### YOUR TASK
Starting at the line containing "At what distance from the camera does" and continuing to the end of the listing, write those lines out again with "camera" changed to "lens" and nothing else altered.

[Excerpts of spatial question data]
☆ ☆ ☆

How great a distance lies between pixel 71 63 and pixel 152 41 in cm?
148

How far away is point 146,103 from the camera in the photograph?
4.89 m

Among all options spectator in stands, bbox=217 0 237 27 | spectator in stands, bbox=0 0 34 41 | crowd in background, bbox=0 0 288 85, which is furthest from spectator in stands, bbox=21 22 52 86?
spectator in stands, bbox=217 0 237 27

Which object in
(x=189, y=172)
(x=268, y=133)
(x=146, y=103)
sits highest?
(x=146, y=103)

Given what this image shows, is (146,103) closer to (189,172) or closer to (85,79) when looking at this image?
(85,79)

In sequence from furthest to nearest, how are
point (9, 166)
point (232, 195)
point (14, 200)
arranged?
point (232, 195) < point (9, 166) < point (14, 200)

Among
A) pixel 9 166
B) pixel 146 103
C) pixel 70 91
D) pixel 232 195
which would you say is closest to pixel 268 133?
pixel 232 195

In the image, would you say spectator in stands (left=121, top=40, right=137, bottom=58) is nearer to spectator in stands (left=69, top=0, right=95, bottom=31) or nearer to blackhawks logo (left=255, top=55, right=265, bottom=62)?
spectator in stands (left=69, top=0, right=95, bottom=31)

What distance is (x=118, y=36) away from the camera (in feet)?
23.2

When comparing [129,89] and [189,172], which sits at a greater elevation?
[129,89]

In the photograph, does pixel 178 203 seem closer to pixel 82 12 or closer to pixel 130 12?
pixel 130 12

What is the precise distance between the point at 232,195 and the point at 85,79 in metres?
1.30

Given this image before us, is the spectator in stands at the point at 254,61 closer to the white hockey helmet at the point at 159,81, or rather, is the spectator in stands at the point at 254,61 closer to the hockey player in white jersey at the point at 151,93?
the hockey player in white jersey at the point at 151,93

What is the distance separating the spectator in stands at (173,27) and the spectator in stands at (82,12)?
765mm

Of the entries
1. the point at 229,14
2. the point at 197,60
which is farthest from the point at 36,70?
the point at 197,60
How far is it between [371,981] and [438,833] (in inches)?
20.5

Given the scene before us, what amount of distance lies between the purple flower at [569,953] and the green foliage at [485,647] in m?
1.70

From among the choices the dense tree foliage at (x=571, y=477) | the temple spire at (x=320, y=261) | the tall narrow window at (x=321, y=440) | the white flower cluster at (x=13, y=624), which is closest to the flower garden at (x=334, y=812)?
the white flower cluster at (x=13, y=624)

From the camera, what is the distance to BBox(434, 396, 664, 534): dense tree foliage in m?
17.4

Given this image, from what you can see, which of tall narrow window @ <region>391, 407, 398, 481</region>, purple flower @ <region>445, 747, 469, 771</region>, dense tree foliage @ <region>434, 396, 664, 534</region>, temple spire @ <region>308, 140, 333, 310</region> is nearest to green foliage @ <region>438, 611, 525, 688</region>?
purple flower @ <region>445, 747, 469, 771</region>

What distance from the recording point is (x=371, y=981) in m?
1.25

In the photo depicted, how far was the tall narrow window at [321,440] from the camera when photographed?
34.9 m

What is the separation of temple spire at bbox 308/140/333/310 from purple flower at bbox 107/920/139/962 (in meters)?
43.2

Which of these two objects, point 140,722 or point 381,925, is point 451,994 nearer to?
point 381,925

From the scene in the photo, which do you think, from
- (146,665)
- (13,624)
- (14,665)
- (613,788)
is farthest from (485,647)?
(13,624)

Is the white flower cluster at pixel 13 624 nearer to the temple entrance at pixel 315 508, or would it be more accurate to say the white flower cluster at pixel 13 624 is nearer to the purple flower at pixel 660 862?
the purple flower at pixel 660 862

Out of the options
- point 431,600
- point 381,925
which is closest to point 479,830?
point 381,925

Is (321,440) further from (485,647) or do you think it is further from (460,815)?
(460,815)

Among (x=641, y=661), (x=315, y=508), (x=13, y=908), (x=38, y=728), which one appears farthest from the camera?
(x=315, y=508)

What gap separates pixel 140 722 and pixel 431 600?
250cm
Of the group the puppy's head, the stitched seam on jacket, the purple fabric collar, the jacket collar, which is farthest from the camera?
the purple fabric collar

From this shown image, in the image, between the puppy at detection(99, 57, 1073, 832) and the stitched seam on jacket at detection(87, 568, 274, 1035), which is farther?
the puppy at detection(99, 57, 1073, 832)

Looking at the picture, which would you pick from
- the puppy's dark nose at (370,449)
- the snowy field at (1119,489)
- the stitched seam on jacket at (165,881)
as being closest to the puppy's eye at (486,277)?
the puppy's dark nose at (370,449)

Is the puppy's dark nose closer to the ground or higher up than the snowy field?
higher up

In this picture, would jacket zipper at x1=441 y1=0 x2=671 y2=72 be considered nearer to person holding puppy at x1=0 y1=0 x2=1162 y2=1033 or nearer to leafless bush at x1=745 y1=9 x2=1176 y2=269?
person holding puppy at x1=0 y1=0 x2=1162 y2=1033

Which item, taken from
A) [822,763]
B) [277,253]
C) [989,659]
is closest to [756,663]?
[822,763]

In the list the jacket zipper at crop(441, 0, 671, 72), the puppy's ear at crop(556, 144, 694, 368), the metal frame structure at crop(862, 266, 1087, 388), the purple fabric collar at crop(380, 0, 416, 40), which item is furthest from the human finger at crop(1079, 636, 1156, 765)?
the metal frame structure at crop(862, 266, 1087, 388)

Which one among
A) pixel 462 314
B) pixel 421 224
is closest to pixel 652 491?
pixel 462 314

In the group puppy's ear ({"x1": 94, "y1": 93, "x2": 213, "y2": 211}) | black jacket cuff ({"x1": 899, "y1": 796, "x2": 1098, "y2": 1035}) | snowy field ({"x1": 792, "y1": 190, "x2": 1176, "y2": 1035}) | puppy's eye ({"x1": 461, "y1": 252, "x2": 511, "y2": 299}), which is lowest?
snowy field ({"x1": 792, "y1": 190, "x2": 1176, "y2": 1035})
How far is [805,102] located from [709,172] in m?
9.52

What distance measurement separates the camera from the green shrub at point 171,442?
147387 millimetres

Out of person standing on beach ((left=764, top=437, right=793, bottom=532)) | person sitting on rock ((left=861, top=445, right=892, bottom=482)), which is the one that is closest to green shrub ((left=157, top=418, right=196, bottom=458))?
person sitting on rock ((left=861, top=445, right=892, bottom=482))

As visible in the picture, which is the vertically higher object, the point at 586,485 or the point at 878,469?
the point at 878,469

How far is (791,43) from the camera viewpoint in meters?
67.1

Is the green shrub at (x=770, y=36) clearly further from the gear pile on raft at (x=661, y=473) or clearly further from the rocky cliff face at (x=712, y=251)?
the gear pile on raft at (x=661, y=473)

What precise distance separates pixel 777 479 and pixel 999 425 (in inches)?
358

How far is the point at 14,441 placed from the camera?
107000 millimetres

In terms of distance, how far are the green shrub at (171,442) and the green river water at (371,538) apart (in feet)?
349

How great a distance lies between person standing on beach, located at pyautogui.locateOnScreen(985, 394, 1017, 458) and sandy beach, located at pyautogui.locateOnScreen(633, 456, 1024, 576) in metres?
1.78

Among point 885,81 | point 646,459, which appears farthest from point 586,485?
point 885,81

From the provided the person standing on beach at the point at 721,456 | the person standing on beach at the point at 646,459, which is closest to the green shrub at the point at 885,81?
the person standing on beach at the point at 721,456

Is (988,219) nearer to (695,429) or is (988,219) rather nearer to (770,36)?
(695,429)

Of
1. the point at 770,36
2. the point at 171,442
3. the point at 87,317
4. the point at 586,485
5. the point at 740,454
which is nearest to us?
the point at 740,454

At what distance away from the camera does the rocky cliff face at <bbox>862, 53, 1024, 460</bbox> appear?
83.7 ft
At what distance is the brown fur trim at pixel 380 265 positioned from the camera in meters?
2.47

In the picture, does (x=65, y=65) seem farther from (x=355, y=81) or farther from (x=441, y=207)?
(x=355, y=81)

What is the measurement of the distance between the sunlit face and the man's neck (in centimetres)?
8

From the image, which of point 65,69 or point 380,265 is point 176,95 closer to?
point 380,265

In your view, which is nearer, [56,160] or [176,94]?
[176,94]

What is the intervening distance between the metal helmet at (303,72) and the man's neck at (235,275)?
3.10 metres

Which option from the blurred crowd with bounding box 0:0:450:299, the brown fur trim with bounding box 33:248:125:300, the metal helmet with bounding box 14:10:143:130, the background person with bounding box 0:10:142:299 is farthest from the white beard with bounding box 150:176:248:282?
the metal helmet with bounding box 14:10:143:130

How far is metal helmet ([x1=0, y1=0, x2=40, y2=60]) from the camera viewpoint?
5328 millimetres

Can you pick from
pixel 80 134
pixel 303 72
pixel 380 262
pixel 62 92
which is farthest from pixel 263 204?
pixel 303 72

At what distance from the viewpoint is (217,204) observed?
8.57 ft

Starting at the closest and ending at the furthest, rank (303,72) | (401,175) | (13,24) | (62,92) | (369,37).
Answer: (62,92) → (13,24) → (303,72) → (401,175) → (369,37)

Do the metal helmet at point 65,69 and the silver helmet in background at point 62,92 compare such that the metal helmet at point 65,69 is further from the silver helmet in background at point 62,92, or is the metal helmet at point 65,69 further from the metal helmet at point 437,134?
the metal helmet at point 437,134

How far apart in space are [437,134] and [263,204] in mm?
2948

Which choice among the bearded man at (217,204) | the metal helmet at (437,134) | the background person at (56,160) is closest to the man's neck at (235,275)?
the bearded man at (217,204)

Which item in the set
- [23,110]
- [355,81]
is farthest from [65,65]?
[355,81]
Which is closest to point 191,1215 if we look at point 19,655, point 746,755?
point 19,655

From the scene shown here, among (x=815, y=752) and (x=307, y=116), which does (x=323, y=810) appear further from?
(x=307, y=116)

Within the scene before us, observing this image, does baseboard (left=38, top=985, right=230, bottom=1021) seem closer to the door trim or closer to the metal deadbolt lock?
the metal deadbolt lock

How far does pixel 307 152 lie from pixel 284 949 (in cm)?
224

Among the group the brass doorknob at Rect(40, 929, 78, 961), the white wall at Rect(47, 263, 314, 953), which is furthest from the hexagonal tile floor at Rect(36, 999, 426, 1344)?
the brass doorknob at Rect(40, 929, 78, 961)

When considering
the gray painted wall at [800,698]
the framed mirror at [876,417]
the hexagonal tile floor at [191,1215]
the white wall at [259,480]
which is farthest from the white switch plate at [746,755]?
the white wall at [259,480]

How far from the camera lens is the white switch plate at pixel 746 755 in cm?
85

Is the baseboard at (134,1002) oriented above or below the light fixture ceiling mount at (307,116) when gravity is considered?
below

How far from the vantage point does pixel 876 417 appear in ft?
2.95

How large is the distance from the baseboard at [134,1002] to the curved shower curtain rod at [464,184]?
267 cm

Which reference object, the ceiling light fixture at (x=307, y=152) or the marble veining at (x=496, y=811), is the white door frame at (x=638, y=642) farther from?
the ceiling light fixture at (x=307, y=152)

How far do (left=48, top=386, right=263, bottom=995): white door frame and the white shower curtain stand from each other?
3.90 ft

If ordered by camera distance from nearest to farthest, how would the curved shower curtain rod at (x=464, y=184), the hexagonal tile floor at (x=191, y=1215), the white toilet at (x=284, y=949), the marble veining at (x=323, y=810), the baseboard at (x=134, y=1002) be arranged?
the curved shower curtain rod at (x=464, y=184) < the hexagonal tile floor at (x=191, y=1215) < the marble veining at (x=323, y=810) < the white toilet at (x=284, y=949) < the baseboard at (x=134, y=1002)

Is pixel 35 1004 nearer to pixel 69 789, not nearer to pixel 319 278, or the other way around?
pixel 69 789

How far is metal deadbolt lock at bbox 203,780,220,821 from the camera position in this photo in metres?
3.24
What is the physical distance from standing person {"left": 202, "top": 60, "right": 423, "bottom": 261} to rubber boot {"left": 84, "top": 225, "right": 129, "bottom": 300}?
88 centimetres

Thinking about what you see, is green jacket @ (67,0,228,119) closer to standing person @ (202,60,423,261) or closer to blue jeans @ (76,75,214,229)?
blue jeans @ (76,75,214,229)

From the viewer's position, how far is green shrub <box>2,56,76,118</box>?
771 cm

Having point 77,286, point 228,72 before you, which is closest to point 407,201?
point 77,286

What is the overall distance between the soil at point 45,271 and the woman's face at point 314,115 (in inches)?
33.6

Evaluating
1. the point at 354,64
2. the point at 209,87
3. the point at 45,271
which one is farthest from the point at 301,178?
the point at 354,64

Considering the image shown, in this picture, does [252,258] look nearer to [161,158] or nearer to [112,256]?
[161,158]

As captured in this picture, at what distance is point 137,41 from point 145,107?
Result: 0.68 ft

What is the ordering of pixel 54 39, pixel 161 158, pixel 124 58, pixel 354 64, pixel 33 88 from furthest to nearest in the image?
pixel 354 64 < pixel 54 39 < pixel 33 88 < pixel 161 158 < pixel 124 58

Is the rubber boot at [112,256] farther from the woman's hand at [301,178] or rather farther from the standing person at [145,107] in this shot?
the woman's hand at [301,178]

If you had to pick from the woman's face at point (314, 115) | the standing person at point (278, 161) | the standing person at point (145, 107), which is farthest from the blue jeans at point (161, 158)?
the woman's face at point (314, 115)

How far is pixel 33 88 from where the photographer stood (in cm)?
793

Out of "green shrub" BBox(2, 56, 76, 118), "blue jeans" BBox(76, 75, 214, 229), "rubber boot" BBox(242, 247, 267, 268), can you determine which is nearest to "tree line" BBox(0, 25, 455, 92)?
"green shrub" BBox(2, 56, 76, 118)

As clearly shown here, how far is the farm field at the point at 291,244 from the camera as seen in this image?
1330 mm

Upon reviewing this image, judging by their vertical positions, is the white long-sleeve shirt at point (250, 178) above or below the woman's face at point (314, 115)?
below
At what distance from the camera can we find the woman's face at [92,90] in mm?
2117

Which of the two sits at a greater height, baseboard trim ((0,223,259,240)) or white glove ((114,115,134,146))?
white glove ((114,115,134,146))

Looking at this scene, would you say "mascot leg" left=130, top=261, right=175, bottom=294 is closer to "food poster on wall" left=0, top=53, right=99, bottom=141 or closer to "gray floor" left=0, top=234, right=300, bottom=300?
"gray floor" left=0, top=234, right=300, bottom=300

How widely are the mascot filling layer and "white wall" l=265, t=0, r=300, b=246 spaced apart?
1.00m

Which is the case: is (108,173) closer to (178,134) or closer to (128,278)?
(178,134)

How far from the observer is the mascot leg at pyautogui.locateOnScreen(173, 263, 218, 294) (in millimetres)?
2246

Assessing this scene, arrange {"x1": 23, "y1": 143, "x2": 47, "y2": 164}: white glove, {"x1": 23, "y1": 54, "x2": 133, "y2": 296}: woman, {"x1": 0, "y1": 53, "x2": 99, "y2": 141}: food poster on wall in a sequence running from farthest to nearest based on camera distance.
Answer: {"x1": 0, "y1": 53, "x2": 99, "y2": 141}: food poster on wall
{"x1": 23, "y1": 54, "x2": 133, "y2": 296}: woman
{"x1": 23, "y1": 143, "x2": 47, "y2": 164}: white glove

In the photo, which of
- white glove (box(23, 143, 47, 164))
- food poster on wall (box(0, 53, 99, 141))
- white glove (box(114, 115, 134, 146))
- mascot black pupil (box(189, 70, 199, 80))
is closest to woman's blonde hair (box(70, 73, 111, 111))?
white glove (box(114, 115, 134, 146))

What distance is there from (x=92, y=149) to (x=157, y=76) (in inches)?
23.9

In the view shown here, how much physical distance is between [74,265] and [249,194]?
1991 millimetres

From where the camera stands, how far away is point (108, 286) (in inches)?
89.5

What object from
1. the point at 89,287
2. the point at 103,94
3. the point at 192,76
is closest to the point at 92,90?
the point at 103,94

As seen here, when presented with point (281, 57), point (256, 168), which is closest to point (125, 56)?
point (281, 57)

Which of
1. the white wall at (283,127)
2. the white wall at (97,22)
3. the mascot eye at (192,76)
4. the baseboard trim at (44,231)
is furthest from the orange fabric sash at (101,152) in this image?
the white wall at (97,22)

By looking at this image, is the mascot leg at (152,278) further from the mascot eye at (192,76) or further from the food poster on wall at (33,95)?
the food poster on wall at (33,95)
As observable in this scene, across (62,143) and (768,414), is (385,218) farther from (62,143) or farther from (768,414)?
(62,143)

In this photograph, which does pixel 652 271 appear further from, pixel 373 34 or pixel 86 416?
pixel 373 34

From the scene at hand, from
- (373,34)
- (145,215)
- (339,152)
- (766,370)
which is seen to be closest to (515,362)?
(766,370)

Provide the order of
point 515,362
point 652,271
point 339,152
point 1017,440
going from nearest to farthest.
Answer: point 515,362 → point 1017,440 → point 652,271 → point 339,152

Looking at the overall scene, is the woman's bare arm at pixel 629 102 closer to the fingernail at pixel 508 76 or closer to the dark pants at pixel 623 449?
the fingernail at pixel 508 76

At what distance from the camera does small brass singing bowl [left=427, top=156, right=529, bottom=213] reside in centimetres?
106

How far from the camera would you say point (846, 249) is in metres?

☆ ☆ ☆

### OUTPUT
At what distance from the lens does small brass singing bowl [left=427, top=156, right=529, bottom=213] reside in centimetres?
106

How far from the lens would you say point (846, 249) is in metres?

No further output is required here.